Condition(s) targeted: HIV Infection
Intervention: Minocycline (Drug)
Phase: N/A
Status: Completed
Sponsored by: University of California, San Francisco Official(s) and/or principal investigator(s): Richard W Price, MD, Principal Investigator, Affiliation: University of California, San Francisco
Summary
This will be an uncontrolled, open-labelled pilot study exploring whether minocycline has a
measurable and selective effect on HIV infection of the central nervous system.
Clinical Details
Official title: A Pilot Study of the Effect of Minocycline on Cerebrospinal Fluid HIV-1 Infection
Study design: Observational Model: Case-Only, Time Perspective: Prospective
Detailed description:
This study is founded on a sequence of related hypotheses: 1. inflammatory responses related
to activation of macrophages importantly contribute to the magnitude of CNS HIV infection by
increasing the local production of viral progeny; 2. the tetracycline, minocycline, has
anti-inflammatory properties which likely underlie studies showing that this drug can
inhibit HIV-1 infection in macrophages and microglia in vitro and reduce simian
immunodeficiency virus (SIV) encephalitis in macaques; 3. by reducing CNS
monocyte/macrophage/microglial activation, minocycline will therefore reduce CNS HIV
infection; 4. CSF will reflect or parallel (and thus serve as a 'model' of) brain infection
and inflammation in this setting; 5. therefore, longitudinal CSF monitoring can assess the
effect of minocycline on both CNS HIV infection and inflammation; 6. because the brain
injury underlying AIDS dementia complex (ADC) and its pathological substrate, HIV
encephalitis, critically involve inflammatory processes and, in the broad sense,
immunopathology, minocycline might eventually prove useful as an adjunct to antiviral
therapy in accelerating recovery from this condition (though importantly, this pilot study
will not include ADC patients).
This will be an uncontrolled, open-labelled pilot study exploring whether minocycline has a
measurable and selective effect on CSF HIV RNA concentration. There are no previous studies
examining this effect in humans. We define a priori a 'biologically meaningful' effect to be
an increase in the Δplasma-CSF HIV concentration of >0. 5 log10 copies/mL of HIV RNA (i. e. an
increase in the difference between plasma and CSF of >0. 5 log10 copies/mL of HIV RNA
compared to the baseline difference) in the face of unchanged or reduced plasma HIV RNA.

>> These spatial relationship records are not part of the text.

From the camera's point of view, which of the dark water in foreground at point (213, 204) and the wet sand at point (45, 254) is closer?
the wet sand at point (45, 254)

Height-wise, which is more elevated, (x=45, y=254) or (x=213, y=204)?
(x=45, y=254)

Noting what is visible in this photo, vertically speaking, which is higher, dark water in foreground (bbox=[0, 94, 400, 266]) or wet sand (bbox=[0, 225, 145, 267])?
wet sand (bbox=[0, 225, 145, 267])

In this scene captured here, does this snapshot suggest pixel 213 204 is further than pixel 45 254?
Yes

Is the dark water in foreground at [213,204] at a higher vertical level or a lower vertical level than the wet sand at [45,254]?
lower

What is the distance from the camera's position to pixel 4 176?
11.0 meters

Reductions in the absolute levels of CSF and plasma HIV as well as reductions in CSF
inflammatory markers and T cell activation will also be of interest.
This study will serve as an initial exploration of the possible therapeutic effect of
minocycline on CNS HIV infection. Our overall strategy is to begin with this pilot study,
and if the results look promising (biological effect and lack of toxicity), to use these
results to design a controlled trial, either as a single or multi-institutional study.

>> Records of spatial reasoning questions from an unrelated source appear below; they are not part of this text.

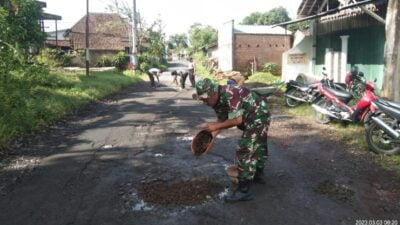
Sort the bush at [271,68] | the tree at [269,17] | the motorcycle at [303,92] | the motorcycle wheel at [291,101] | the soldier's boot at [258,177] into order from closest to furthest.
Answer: the soldier's boot at [258,177]
the motorcycle at [303,92]
the motorcycle wheel at [291,101]
the bush at [271,68]
the tree at [269,17]

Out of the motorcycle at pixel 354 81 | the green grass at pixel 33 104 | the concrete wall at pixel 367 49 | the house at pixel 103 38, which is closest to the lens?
the green grass at pixel 33 104

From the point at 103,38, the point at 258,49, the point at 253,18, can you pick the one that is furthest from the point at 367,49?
the point at 253,18

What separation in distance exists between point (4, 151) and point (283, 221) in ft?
17.9

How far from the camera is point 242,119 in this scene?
4.57 metres

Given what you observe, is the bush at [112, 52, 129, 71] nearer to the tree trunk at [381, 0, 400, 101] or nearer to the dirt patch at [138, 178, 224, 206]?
the tree trunk at [381, 0, 400, 101]

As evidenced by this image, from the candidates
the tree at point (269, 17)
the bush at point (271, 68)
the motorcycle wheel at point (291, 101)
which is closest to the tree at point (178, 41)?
the tree at point (269, 17)

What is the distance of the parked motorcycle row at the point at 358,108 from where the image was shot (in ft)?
21.1

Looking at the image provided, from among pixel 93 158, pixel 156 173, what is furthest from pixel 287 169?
pixel 93 158

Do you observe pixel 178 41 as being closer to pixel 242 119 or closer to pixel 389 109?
pixel 389 109

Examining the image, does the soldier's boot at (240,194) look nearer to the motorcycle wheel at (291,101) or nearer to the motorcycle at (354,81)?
the motorcycle wheel at (291,101)

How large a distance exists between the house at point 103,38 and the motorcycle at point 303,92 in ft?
108

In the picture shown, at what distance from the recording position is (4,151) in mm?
7371

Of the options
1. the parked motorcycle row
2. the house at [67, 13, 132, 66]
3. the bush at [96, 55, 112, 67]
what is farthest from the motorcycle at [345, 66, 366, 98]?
the house at [67, 13, 132, 66]

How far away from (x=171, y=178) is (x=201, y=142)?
102 cm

Additionally, this study shares an almost identical design with another proposed study
examining the effects of atorvastatin on CSF HIV infection. While neither of these studies
is controlled, they will yield pilot comparative results.
Eligibility
Minimum age: 18 Years.
Maximum age: N/A.
Gender(s): Both.
Criteria:
Inclusion Criteria:
1. HIV infection with plasma and CSF HIV RNA concentrations (using Roche Amplicor assay)

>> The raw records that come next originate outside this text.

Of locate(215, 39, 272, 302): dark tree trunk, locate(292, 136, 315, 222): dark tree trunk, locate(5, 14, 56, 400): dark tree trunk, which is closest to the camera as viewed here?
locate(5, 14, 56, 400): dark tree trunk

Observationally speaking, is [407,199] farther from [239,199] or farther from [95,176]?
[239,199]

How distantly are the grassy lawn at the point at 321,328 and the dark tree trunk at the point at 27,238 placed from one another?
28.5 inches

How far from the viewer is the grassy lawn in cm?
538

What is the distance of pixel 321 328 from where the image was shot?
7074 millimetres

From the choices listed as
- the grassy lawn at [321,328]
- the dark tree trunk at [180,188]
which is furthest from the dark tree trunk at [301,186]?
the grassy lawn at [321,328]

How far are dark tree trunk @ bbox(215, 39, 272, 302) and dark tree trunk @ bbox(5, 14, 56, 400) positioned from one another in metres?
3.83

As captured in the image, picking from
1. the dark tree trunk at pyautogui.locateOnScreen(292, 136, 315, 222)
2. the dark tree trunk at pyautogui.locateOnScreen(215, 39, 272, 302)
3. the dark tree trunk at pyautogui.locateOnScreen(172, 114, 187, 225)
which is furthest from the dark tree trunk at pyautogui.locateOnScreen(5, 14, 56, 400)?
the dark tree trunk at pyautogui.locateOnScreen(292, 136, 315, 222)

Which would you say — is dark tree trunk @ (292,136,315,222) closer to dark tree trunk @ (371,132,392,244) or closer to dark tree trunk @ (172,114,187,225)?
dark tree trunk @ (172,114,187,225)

> 1,000 copies/ mL (available after baseline LP).
2. Off antiretroviral therapy (ART) for > 6 weeks before the study and no plans to begin
treatment for the study duration. (The decision of whether or not a subject takes
antiretroviral therapy will be made by the subject in consultation with his/her
primary care provider prior to screening for this study.)
3. Predicted adherence to the medication.
4. Capable of providing informed consent.
5. > 18 years old
6. CD4 cell counts >150 cells/μL (though likely most, if not all, will be >250
cells/μL).
7. When available, subjects will be screened for stability of blood CD4 and HIV RNA
levels.
Exclusion Criteria:
1. Taking a tetracycline within 6 months or history of adverse reaction to minocycline
or another tetracycline.
2. Enhanced risk from lumbar puncture, including documented or suspected cerebral mass
lesion predisposing to brain herniation or bleeding diathesis.
3. Pregnancy or expectation of pregnancy during the study.
4. Active opportunistic infection or active neurological disease that might confound
evaluation.
5. ADC Stage > 1.
6. Hemoglobin < 10 Gms/dL.
7. BUN or creatine above the normal limits.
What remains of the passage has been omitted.